**Provided records:**
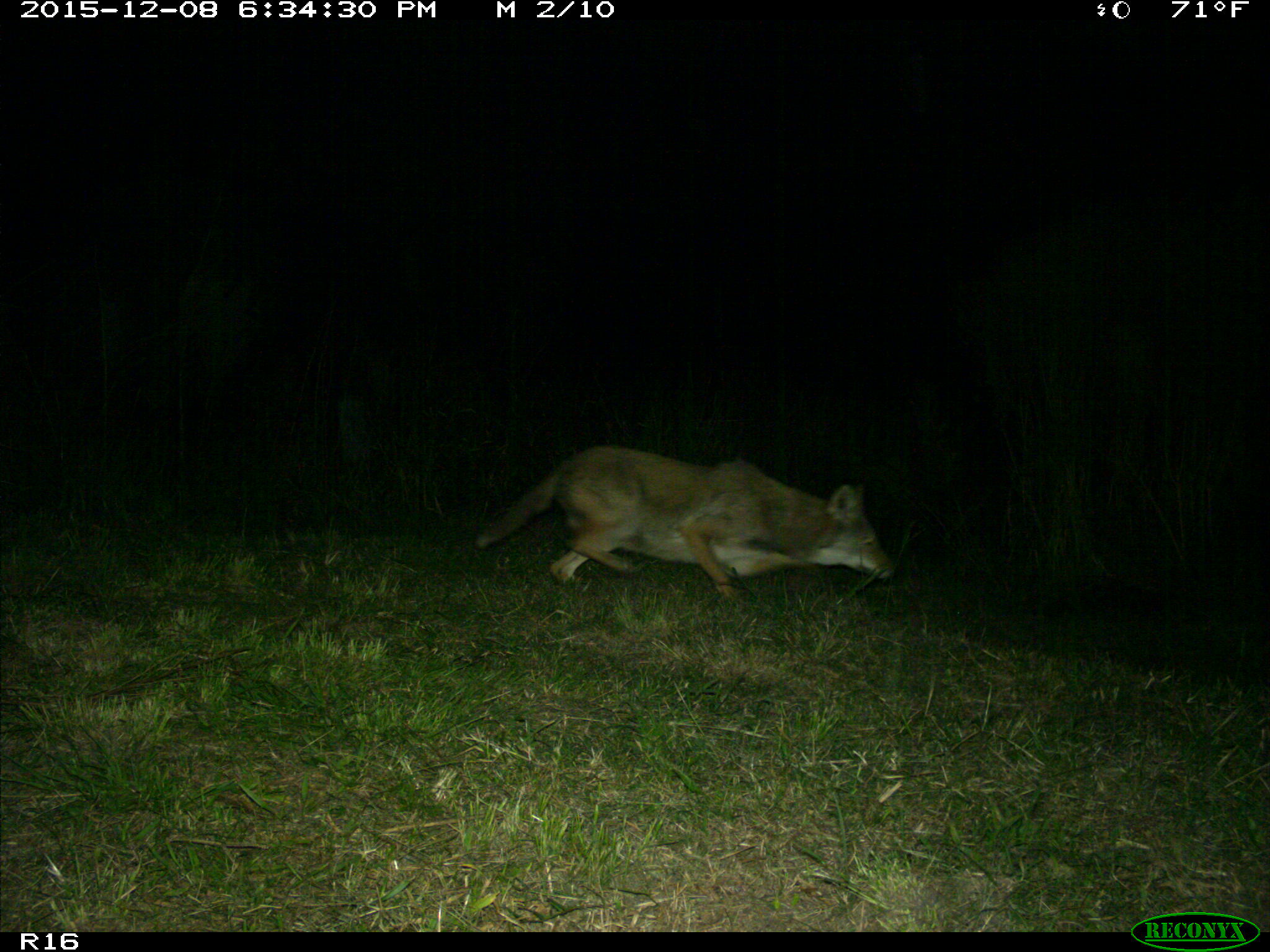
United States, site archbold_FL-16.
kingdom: Animalia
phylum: Chordata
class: Mammalia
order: Carnivora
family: Canidae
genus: Canis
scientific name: Canis latrans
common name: coyote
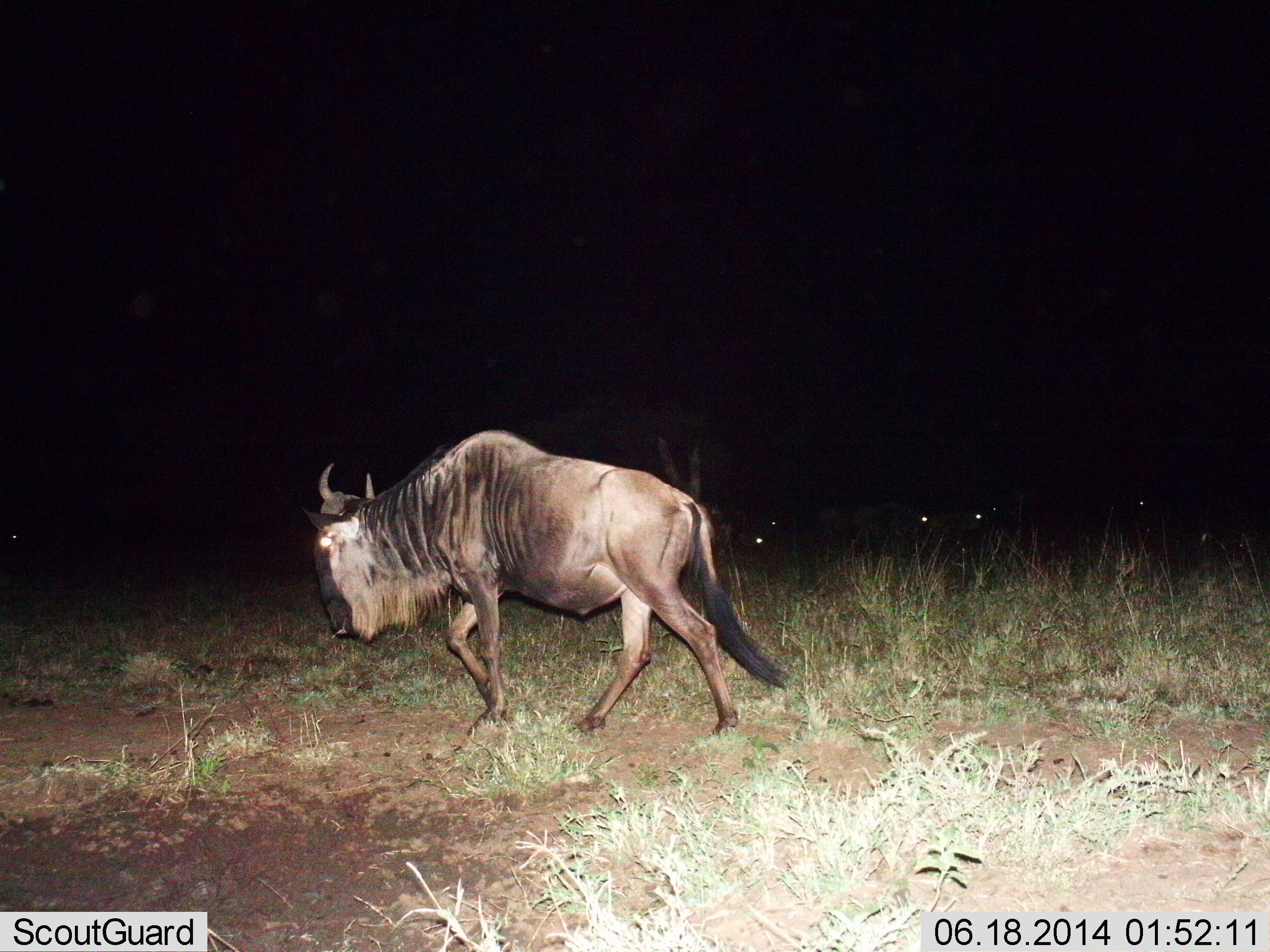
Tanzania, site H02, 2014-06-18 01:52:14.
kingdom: Animalia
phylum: Chordata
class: Mammalia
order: Artiodactyla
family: Bovidae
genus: Connochaetes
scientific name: Connochaetes taurinus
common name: blue wildebeest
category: wildebeest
Wildebeest (blue wildebeest) (Connochaetes taurinus), count 1. Behavior (volunteer vote fractions): standing 10%, resting 0%, moving 100%, interacting 0%. Young present (vote fraction): 0%. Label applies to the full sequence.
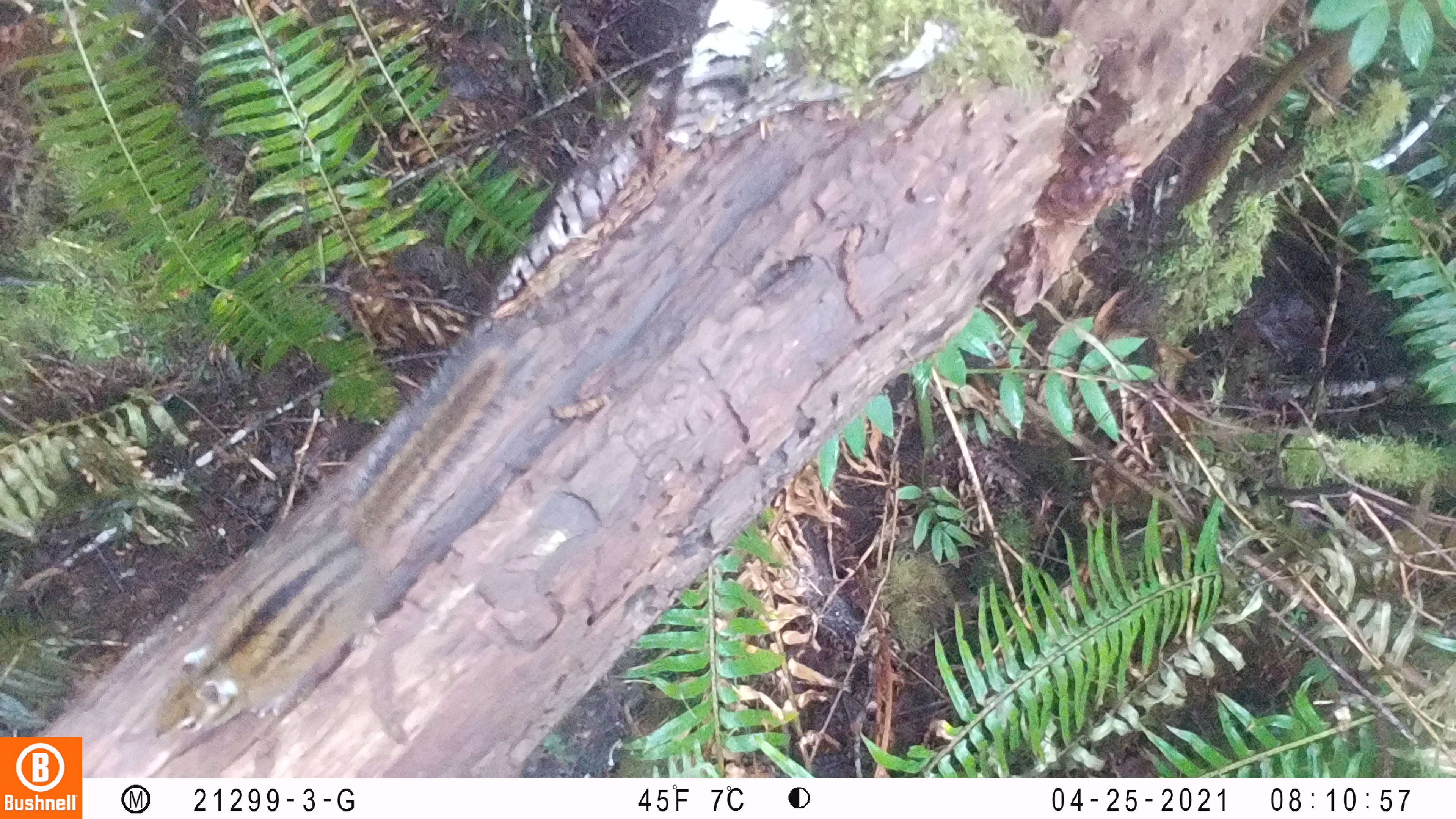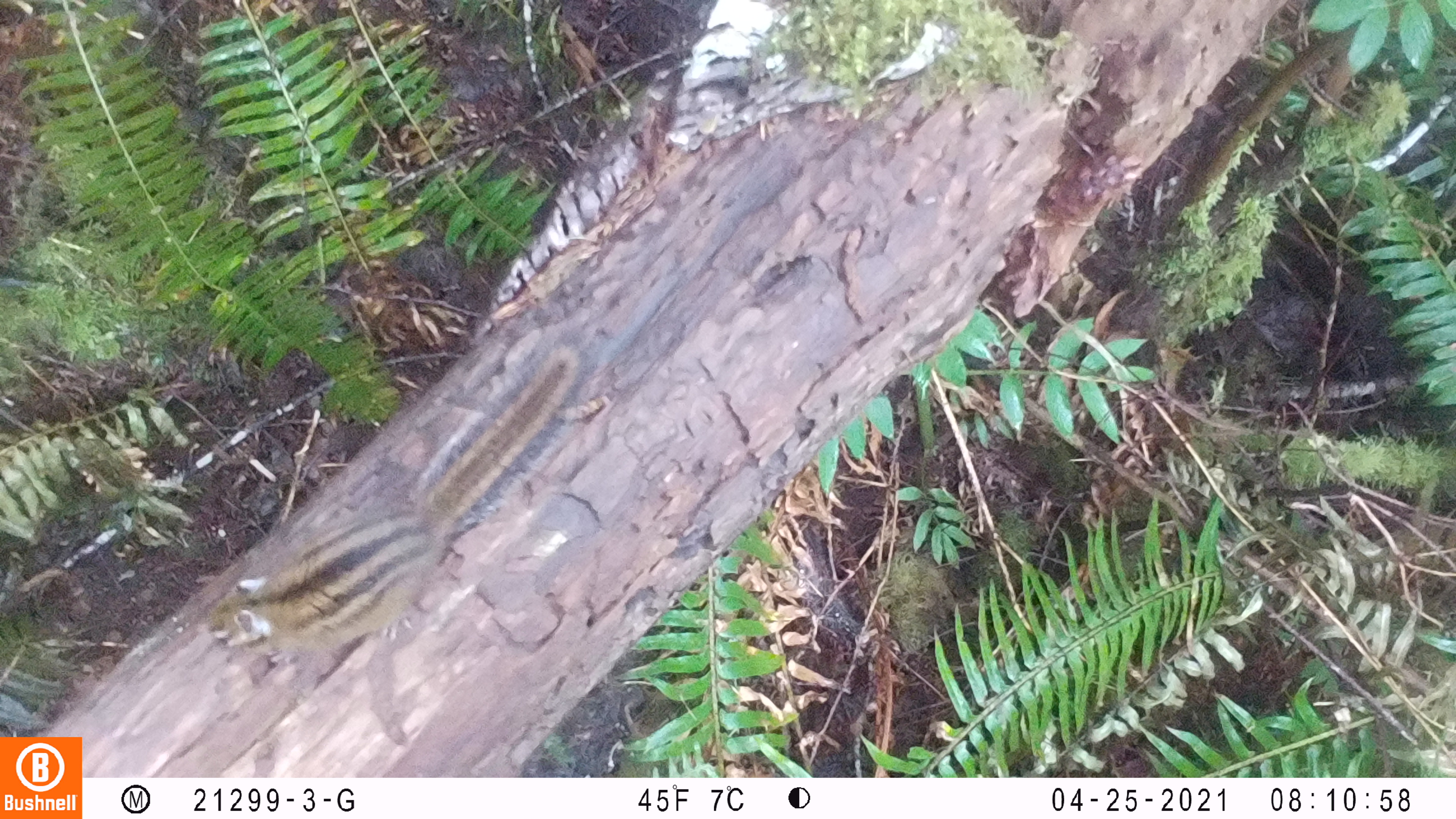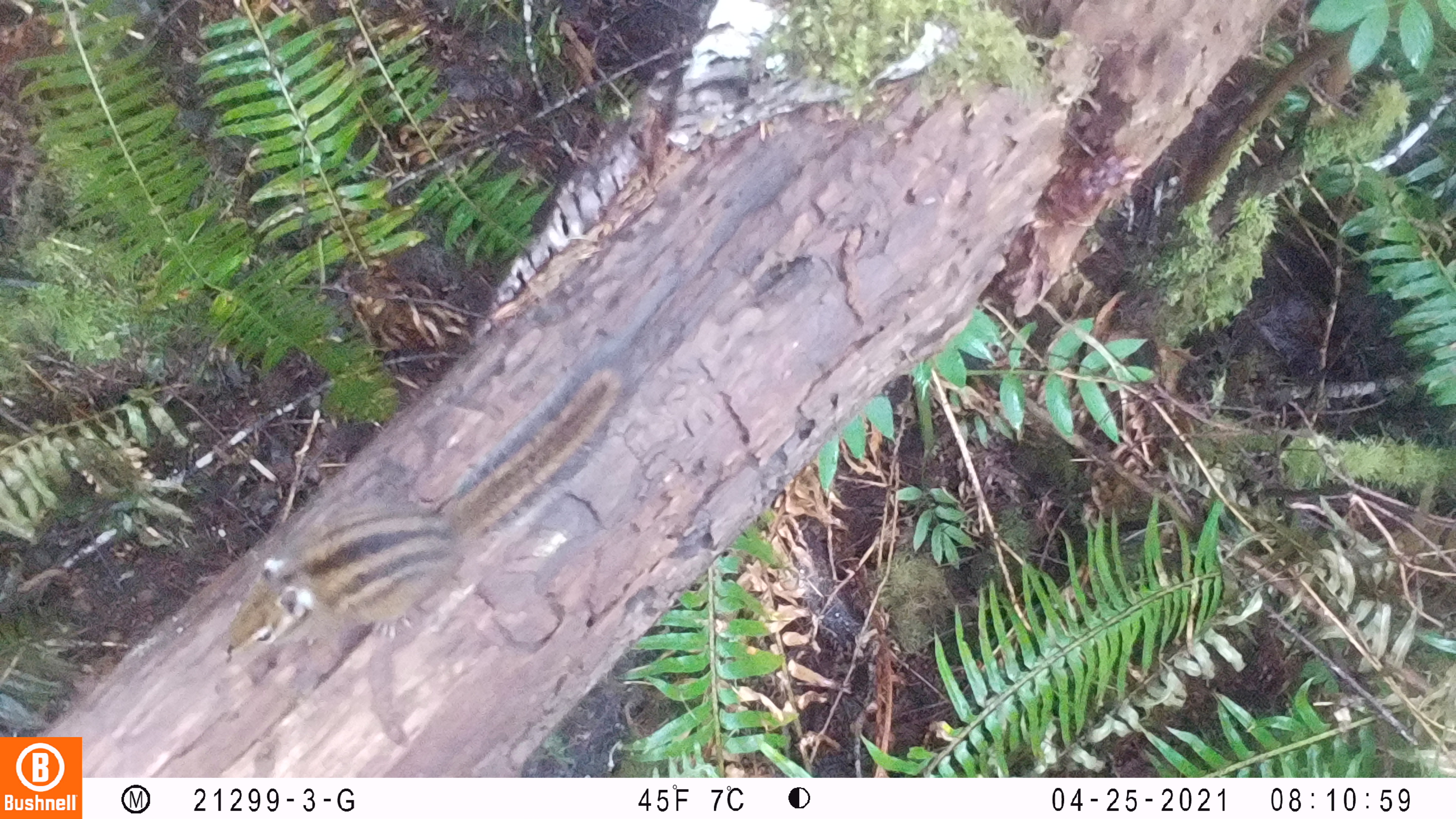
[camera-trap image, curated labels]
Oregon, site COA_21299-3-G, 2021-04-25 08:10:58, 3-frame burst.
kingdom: Animalia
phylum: Chordata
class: Mammalia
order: Rodentia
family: Sciuridae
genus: Neotamias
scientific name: Neotamias townsendii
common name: townsend's chipmunk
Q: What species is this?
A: Townsend's chipmunk (Neotamias townsendii).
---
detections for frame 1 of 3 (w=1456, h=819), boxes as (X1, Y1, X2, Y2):
townsend's chipmunk: (149, 335, 518, 739)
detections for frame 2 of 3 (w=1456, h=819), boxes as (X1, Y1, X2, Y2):
townsend's chipmunk: (198, 345, 573, 658)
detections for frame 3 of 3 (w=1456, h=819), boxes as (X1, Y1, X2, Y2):
townsend's chipmunk: (219, 349, 631, 665)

**Exercise aim:** Exactly the lines from the top of the listing through the line with "common name: blue wildebeest", and no pictures, should be printed.

**Answer section:**
United States, site archbold_FL-16.
kingdom: Animalia
phylum: Chordata
class: Mammalia
order: Carnivora
family: Canidae
genus: Canis
scientific name: Canis latrans
common name: coyote
Tanzania, site H02, 2014-06-18 01:52:14.
kingdom: Animalia
phylum: Chordata
class: Mammalia
order: Artiodactyla
family: Bovidae
genus: Connochaetes
scientific name: Connochaetes taurinus
common name: blue wildebeest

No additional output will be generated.